─── EXTRACTED TEXT

Skip to content

QVAC-20556 feat[api]: enable Android GPU for Parakeet (overlay; CI validation) [DO-NOT-MERGE]#2577

Open
pratiknarola-t wants to merge 3 commits into
mainfrom
qvac-20556-parakeet-android-gpu
Open

QVAC-20556 feat[api]: enable Android GPU for Parakeet (overlay; CI validation) [DO-NOT-MERGE]#2577
pratiknarola-t wants to merge 3 commits into
mainfrom
qvac-20556-parakeet-android-gpu

Conversation

@pratiknarola-t

Copy link
Copy Markdown
Contributor

⚠️ DO-NOT-MERGE — measurement vehicle

Overlay-only PR (ticket QVAC-20556) to get an empirical AWS Device Farm signal on whether the latest speech stack drives Parakeet on Android GPUs (Pixel 9 / Mali + S25 Ultra / Adreno 830). This is the inverse of the CPU-only workaround in #2525 — please don't merge over it.

Add the verified label to fire the device-farm leg.

What this changes

packages/transcription-parakeet/:

  • ParakeetModel::load — remove the #ifdef __ANDROID__ guard that forced useGPU=false (kept the n_gpu_layers logic + the GPU-init→CPU fallback warning).
  • CMakeLists.txt — widen the Android backend-staging glob from libqvac-speech-ggml-cpu-*.so to libqvac-speech-ggml-*.so so the vulkan/opencl MODULE libs ship in the prebuild (reverses the [0.7.2] CPU-only packaging); refresh the now-stale "intentionally CPU-only" comments.
  • gpu-smoke.test.js — drop the four Android early-pass skips so the strict assertGpuBackend (backendDevice=1, backendId Vulkan/OpenCL) runs on device.
  • In-package vcpkg overlay portsggml-speech@44fd4817 (speech HEAD) + parakeet-cpp@ed749556 (whisper.cpp master), wired via overlay-ports in vcpkg-configuration.json. Registry baseline and registry version>= pins are unchanged — the registry PR is deferred until the device-farm result is understood.
  • vcpkg.json — bump parakeet-cpp version>= to the overlay version-date.

Local device finding (Adreno 740 / iQOO 11, TDT q4_0)

──────
─── DATASET EXCERPTS

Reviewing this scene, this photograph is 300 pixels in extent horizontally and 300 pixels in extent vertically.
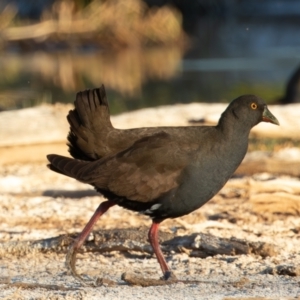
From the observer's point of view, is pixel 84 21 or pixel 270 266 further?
pixel 84 21

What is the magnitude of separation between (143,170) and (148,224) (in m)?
1.72

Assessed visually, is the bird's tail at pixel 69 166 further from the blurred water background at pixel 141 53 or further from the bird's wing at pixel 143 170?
the blurred water background at pixel 141 53

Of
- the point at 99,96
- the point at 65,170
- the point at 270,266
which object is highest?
the point at 99,96

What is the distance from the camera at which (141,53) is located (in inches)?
1037

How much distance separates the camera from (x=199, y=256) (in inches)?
260

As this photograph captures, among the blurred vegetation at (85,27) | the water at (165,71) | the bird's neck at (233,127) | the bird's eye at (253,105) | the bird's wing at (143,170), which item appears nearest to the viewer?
the bird's wing at (143,170)

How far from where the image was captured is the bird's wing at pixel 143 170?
5.97 m

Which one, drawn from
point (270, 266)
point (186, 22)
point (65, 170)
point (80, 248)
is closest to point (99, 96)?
point (65, 170)

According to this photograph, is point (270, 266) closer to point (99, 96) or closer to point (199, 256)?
point (199, 256)

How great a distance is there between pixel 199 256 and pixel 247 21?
94.8 ft

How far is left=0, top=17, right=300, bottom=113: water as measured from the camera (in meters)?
17.5

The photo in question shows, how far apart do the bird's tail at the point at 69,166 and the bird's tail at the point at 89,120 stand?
15 centimetres

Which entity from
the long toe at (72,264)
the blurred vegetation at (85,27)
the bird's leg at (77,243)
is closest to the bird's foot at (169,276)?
the long toe at (72,264)

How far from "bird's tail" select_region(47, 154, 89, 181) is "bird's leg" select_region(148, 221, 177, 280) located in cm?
65
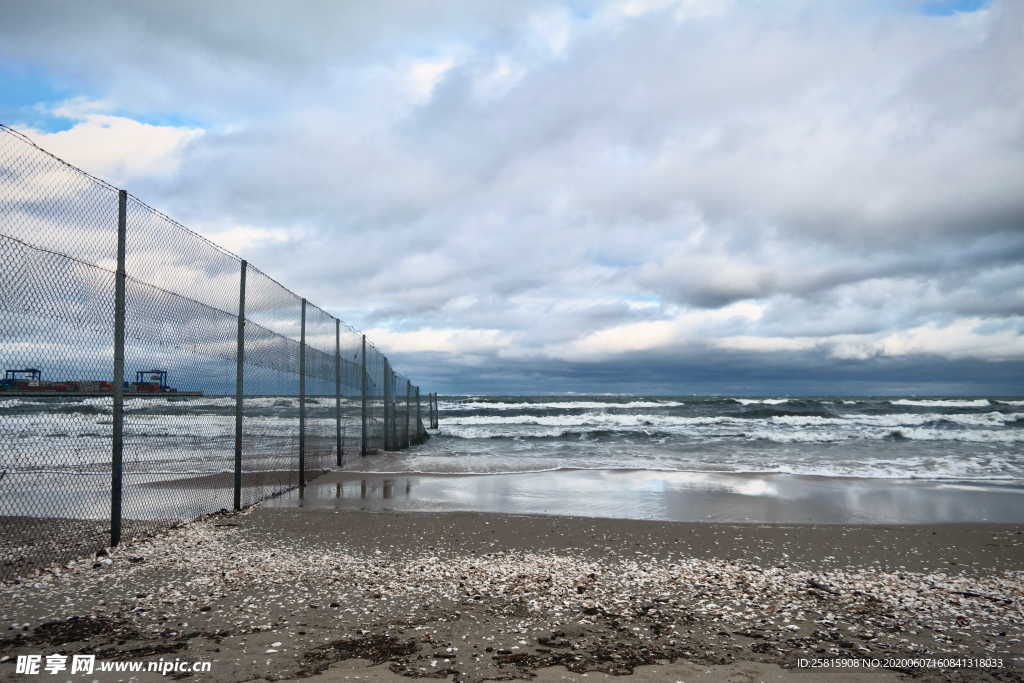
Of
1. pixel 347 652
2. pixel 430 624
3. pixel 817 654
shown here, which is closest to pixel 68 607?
pixel 347 652

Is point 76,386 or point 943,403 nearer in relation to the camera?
point 76,386

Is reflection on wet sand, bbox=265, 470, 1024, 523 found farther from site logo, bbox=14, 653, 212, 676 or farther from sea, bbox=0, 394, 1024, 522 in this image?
site logo, bbox=14, 653, 212, 676

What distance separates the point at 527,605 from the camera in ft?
14.4

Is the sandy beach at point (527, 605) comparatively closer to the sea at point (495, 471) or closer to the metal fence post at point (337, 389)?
the sea at point (495, 471)

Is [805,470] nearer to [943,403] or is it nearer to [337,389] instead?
[337,389]

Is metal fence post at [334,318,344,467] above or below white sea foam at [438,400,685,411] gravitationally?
above

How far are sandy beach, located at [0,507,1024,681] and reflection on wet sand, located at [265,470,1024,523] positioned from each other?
185 cm

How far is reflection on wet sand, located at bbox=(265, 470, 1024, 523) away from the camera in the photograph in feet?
28.3

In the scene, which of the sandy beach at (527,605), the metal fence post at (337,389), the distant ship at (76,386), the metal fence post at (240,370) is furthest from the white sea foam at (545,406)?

──────

## EXERCISE AIM
Write out the pull request page from "Add the verified" through "runs on device.", inclusive, substituting "release bundle" for "prebuild".

## ANSWER TO THIS EXERCISE
Add the verified label to fire the device-farm leg.

What this changes

packages/transcription-parakeet/:

  • ParakeetModel::load — remove the #ifdef __ANDROID__ guard that forced useGPU=false (kept the n_gpu_layers logic + the GPU-init→CPU fallback warning).
  • CMakeLists.txt — widen the Android backend-staging glob from libqvac-speech-ggml-cpu-*.so to libqvac-speech-ggml-*.so so the vulkan/opencl MODULE libs ship in the release bundle (reverses the [0.7.2] CPU-only packaging); refresh the now-stale "intentionally CPU-only" comments.
  • gpu-smoke.test.js — drop the four Android early-pass skips so the strict assertGpuBackend (backendDevice=1, backendId Vulkan/OpenCL) runs on device.